## What is needed
Copy out the lines from the line with "At what distance" to the line with "827 millimetres", both included, without the pictures.

## Data for this task
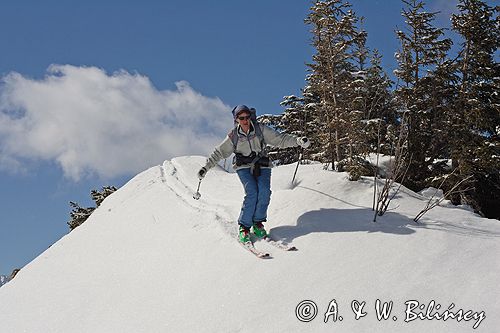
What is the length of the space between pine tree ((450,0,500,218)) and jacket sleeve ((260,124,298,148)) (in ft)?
25.3

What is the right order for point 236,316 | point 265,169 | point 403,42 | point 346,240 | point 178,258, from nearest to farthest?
1. point 236,316
2. point 346,240
3. point 178,258
4. point 265,169
5. point 403,42

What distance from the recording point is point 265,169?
6.98m

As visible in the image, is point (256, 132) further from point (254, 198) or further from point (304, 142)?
point (254, 198)

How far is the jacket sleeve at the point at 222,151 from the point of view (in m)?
7.25

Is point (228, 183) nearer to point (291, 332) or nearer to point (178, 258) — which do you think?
point (178, 258)

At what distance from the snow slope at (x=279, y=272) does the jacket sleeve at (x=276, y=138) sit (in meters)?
1.09

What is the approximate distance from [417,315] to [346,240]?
1777 millimetres

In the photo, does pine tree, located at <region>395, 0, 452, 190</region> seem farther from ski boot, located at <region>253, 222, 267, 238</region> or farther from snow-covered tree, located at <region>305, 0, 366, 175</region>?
ski boot, located at <region>253, 222, 267, 238</region>

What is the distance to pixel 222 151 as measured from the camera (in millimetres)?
7359

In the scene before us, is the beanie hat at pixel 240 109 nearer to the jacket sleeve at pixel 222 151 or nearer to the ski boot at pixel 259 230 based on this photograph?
the jacket sleeve at pixel 222 151

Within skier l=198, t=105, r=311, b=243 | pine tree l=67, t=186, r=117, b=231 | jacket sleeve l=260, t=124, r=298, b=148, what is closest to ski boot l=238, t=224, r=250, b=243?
skier l=198, t=105, r=311, b=243

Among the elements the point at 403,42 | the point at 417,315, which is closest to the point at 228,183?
the point at 417,315

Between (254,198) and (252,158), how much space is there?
2.12 ft

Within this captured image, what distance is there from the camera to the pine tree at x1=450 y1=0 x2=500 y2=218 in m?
13.1
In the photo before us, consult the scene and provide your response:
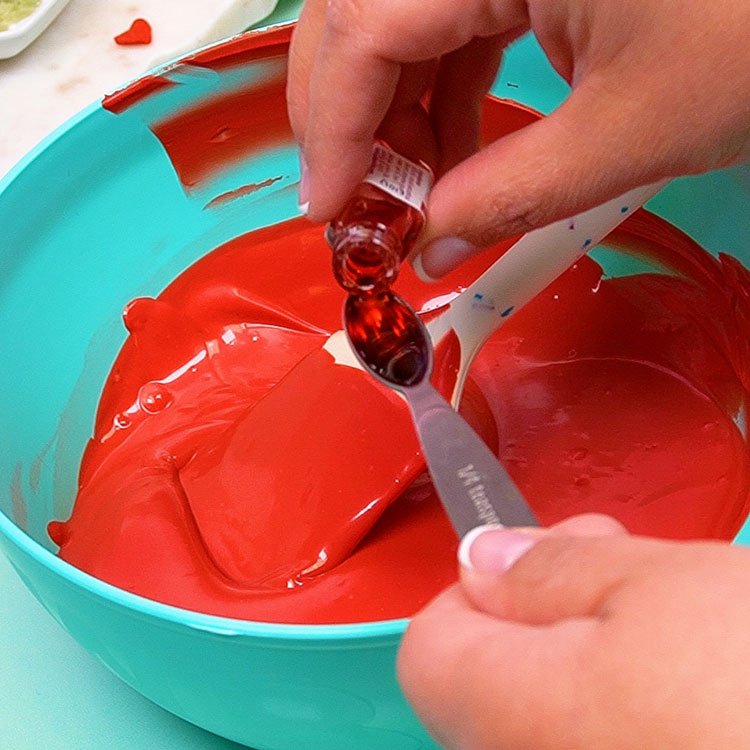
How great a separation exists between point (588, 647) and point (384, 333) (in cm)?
38

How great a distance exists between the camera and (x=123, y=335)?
827 millimetres

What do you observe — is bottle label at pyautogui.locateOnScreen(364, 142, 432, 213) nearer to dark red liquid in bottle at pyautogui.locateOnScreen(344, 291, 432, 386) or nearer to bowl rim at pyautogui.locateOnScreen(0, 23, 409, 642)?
dark red liquid in bottle at pyautogui.locateOnScreen(344, 291, 432, 386)

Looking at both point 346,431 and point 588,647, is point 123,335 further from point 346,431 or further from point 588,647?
point 588,647

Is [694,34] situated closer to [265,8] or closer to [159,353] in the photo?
[159,353]

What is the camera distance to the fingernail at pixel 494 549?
0.31m

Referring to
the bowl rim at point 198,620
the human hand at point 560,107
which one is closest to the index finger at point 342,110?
the human hand at point 560,107

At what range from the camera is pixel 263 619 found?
0.61m

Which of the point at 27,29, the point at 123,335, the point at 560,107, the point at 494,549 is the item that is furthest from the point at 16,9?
the point at 494,549

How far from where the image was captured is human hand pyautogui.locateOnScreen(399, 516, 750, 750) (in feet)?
0.77

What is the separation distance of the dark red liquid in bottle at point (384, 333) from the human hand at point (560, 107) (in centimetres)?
8

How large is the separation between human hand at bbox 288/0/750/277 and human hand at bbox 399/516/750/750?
21 cm

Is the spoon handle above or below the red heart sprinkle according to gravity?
below

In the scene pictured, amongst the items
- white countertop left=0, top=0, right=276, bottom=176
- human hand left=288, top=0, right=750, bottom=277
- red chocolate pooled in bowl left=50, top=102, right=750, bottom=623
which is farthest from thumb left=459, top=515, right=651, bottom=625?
white countertop left=0, top=0, right=276, bottom=176

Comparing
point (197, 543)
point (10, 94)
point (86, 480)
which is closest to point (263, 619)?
point (197, 543)
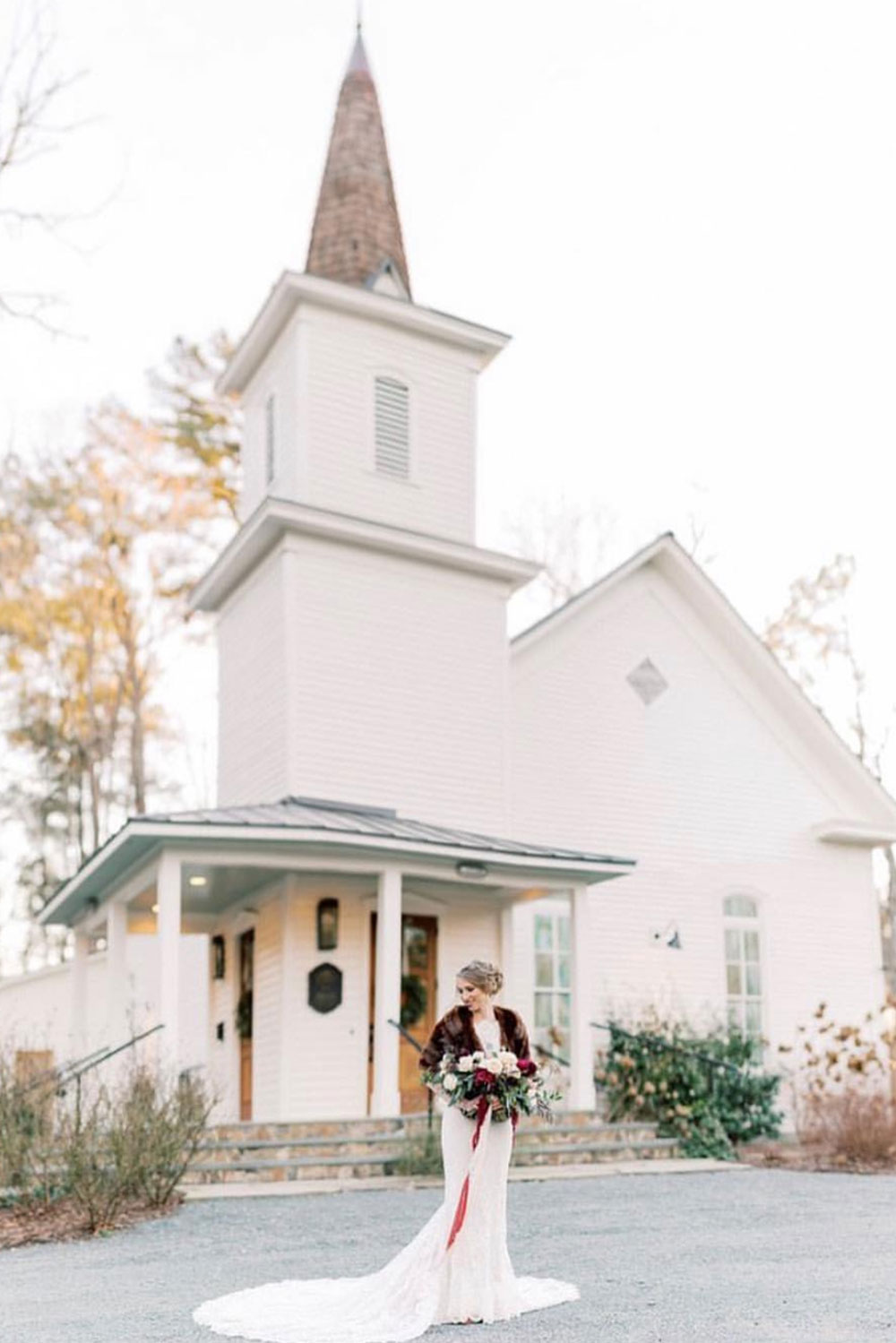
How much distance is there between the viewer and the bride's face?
23.5ft

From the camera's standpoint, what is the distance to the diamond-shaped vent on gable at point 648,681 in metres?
19.3

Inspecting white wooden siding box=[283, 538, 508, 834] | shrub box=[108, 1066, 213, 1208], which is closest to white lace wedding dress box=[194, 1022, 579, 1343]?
shrub box=[108, 1066, 213, 1208]

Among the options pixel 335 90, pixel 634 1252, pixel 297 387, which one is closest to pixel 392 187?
pixel 335 90

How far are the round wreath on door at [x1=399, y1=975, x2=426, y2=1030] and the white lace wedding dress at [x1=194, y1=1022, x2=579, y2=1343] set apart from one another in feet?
29.8

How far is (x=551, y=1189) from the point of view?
11.8m

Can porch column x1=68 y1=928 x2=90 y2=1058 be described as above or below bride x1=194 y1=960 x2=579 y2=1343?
above

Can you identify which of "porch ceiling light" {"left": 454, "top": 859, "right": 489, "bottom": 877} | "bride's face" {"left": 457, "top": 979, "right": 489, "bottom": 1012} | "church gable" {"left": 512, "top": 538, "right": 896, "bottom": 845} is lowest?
"bride's face" {"left": 457, "top": 979, "right": 489, "bottom": 1012}

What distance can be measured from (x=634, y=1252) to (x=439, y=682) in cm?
933

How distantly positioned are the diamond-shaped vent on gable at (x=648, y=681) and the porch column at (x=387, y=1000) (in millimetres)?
5772

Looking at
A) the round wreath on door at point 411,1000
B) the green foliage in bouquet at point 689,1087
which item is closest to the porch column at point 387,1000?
the round wreath on door at point 411,1000

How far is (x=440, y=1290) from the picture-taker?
6.71m

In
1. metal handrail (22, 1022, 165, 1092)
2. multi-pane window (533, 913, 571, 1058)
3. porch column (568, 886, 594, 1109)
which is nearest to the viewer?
metal handrail (22, 1022, 165, 1092)

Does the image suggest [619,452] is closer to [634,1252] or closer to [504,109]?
[504,109]

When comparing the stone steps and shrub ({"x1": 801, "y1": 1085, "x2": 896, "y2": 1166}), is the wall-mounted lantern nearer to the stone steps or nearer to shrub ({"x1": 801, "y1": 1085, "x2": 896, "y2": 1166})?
the stone steps
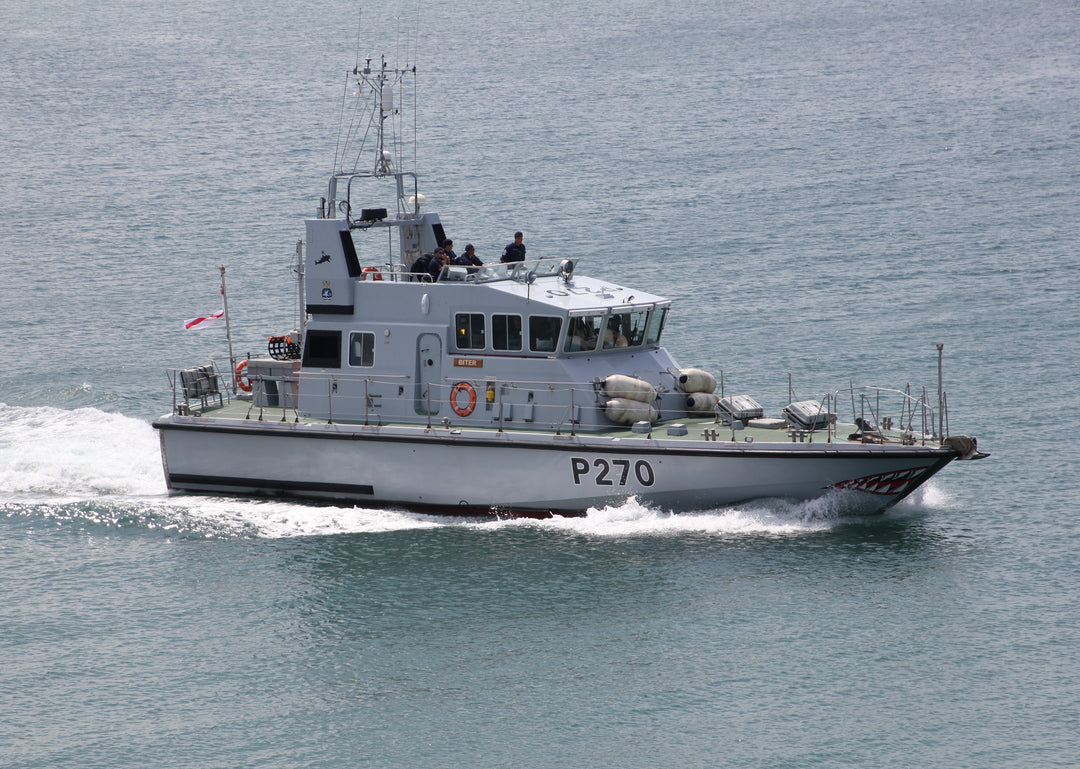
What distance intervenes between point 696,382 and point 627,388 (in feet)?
4.57

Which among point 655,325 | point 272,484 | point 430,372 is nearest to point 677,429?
point 655,325

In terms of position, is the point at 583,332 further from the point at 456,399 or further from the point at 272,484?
the point at 272,484

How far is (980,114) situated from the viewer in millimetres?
51375

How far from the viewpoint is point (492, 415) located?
2019cm

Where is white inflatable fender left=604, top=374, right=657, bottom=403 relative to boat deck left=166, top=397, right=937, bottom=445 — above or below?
above

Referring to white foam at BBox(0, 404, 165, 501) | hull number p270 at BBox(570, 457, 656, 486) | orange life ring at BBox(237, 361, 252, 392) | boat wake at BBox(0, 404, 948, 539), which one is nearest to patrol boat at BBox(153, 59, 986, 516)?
hull number p270 at BBox(570, 457, 656, 486)

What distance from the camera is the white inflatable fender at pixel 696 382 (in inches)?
805

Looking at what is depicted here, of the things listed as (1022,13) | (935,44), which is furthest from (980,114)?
(1022,13)

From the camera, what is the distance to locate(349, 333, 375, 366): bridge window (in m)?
20.8

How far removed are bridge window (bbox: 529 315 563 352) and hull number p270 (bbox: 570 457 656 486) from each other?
184 cm

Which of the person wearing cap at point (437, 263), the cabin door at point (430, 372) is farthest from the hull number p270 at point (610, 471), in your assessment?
the person wearing cap at point (437, 263)

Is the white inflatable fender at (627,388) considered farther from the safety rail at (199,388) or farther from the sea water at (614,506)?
the safety rail at (199,388)

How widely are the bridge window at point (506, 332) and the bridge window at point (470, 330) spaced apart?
0.20 meters

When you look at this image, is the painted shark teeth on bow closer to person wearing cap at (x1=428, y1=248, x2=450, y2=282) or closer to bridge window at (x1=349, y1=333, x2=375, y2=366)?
person wearing cap at (x1=428, y1=248, x2=450, y2=282)
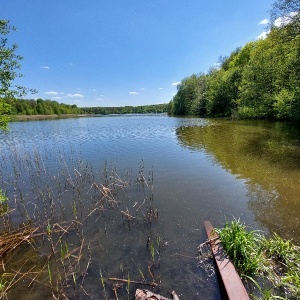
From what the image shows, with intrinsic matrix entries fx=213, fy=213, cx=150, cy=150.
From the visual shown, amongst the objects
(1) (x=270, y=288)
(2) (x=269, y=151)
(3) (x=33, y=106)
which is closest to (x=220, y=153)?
(2) (x=269, y=151)

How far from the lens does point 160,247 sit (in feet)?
16.3

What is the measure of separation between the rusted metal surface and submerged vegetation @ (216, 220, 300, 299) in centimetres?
15

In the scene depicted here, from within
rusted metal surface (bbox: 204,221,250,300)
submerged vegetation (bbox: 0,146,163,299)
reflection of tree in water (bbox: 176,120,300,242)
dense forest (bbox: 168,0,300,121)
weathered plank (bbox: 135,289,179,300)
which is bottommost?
submerged vegetation (bbox: 0,146,163,299)

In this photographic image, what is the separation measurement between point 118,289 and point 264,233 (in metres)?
3.73

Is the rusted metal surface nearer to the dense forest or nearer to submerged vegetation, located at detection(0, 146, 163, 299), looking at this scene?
submerged vegetation, located at detection(0, 146, 163, 299)

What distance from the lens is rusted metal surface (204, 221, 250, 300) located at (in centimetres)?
325

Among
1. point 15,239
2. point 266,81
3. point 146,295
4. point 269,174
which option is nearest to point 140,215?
point 146,295

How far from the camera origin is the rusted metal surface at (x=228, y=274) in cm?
325

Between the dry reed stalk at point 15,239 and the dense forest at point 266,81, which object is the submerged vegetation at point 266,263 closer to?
the dry reed stalk at point 15,239

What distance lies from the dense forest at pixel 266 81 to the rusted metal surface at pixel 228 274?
2100 centimetres

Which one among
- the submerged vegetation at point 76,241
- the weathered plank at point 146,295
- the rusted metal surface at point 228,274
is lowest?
the submerged vegetation at point 76,241

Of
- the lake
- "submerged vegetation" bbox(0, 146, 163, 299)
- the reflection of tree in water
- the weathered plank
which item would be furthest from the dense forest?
the weathered plank

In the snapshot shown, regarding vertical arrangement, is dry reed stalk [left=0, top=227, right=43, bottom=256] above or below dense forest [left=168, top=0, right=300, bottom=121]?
below

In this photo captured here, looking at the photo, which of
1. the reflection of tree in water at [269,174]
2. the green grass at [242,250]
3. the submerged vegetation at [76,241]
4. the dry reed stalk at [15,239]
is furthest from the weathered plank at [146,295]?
the reflection of tree in water at [269,174]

## Correct answer
At what distance from the snow slope at (x=279, y=272) does the jacket sleeve at (x=276, y=138) sit (in meters)?
1.09

What is the approximate distance from [417,315] to [346,240]?
1777 millimetres

In the photo, does pine tree, located at <region>395, 0, 452, 190</region> seem farther from ski boot, located at <region>253, 222, 267, 238</region> or farther from snow-covered tree, located at <region>305, 0, 366, 175</region>?
ski boot, located at <region>253, 222, 267, 238</region>

What is the distance to pixel 222 151 as measured from the camera (in millimetres)?
7359

In the scene before us, is the beanie hat at pixel 240 109 nearer to the jacket sleeve at pixel 222 151 or nearer to the ski boot at pixel 259 230 based on this photograph?
the jacket sleeve at pixel 222 151

Within skier l=198, t=105, r=311, b=243 | pine tree l=67, t=186, r=117, b=231 | jacket sleeve l=260, t=124, r=298, b=148, what is closest to ski boot l=238, t=224, r=250, b=243?
skier l=198, t=105, r=311, b=243

Among the elements the point at 403,42 | the point at 417,315, which is closest to the point at 228,183?
the point at 417,315

Between (254,198) and (252,158), how much space is there?
2.12 ft

Within this captured image, what distance is there from the camera to the pine tree at x1=450 y1=0 x2=500 y2=218 in m?
13.1
In the photo before us, consult the scene and provide your response:
How great a separation exists between point (588, 647) and point (384, 333) (in cm)?
38

How great a distance exists between the camera and (x=123, y=335)?
827 millimetres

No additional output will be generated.